For-Profit Incarceration: Every American Should Be Appalled


Prisoners inside prison yard. (photo: AP)
Prisoners inside prison yard. (photo: AP)

 

John Kiriakou | Reader Supported News | March 2, 2016

he country’s two largest private prison corporations, GEO Group and Corrections Corporation of America (CCA) released their annual financial reports last week, showing that they each made thousands of dollars in profits per prisoner incarcerated. GEO made a profit of $2,135 per prisoner, while CCA squeezed out $3,356. This is most certainly not cause for celebration.

Indeed, every American should be appalled that there are companies that profit on human misery and that can guarantee a profit only by denying human beings basic medical care and necessities.
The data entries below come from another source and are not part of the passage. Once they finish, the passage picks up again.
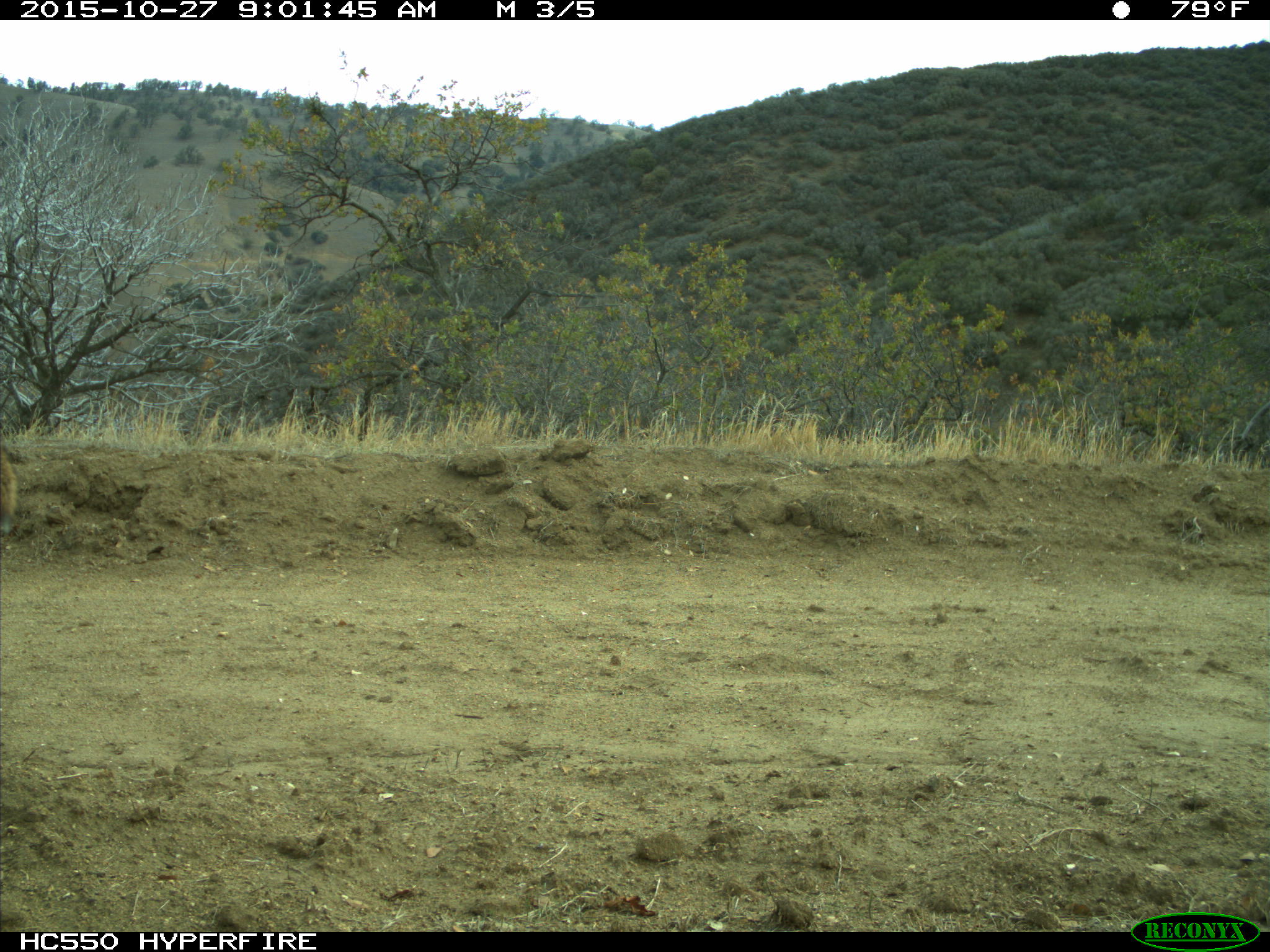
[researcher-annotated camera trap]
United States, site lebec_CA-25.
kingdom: Animalia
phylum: Chordata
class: Mammalia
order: Carnivora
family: Canidae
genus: Canis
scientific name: Canis latrans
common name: coyote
Moreover, the national conversation should not be one of how to incarcerate more and more people for less and less money, but how to rehabilitate them at a cost far less than incarceration.

The research and policy organization In the Public Interest estimates that the cost of rehabilitation is not only significantly lower than the cost of incarceration, ($35,350 per prisoner in the federal system) it is, in many cases, even lower than the per-person profits of the private prison companies. For example, the annual cost per prisoner of community-based services for arrested teenagers is only $1,000; resources and support for released prisoners re-entering society is $1,200; math, reading, and writing classes in prison are $1,600; vocational training in prison is $2,000; and substance abuse counseling for released prisoners is $2,700. Even residential drug treatment as an alternative to prison is $17,000 per person, less than half the cost of incarceration.